WASHINGTON (Reuters) – Senate Energy Committee Chairman Joe Manchin said on Wednesday he could go to court after the US Treasury Department released guidance on battery procurement for electric vehicle tax credits later this week.

“If it gets out of hand” and goes against the intent of the climate bill passed in August, “I will do everything I can – if that means going to court, and I can do it, I would do it,” said Manchin. a democrat.

Manchin said he is most concerned about how the Treasury Department will classify processing and manufacturing in determining eligibility for $7,500 EV tax credits. Manchin, who has often pushed fossil fuel industry interests in Congress, says he is trying to move the electric vehicle battery supply chain out of China. His political opponents say he doesn’t like the EV industry.

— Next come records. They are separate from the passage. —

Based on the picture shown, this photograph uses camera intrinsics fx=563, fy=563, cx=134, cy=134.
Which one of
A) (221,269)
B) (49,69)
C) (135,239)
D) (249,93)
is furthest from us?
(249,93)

“Manufacturing is to bring manufacturing back to the United States. It doesn’t basically allow anyone to place all the parts and build everything you can for that battery somewhere else and then send it here for assembly,” Manchin told reporters.

Reuters earlier reported that Treasury rules on procuring batteries for electric vehicle tax credits due by Friday will result in fewer vehicles being eligible for full or partial credits.

The EV rules are part of a $430 billion law passed by Democrats in August to cut climate emissions and reduce drug costs, called the Inflation Reduction Act.

The Treasury declined to comment on Manchin’s comments.

Under the new rules, 50% of the value of battery components must be manufactured or assembled in North America for EV buyers to be eligible for a $3,750 credit, and 40% of the value of critical minerals must be sourced from a U.S. country which it has a free trade agreement to qualify for another $3,750 loan.

These rates are increasing by 10 percentage points annually.

China dominates the global supply chains of products like EV batteries and solar panels.

Manchin hammered out the Biden administration, which he paralyzed in legislative negotiations last year, in a Wall Street Journal op-ed piece Wednesday, accusing it of frustrating the bill’s original intent.

“Rather than implement the law as intended, unelected ideologues, bureaucrats and commissioners seem determined to flout and subvert the law in order to advance a partisan agenda that ignores both energy and tax security… The government is trying at every turn, wanted to implement the law, not the law that Congress actually passed.

Manchin also called on Biden to “sit down with fiscally-minded Republicans and Democrats to negotiate sensible reforms for runaway fiscal policies.”

The White House has no immediate comment.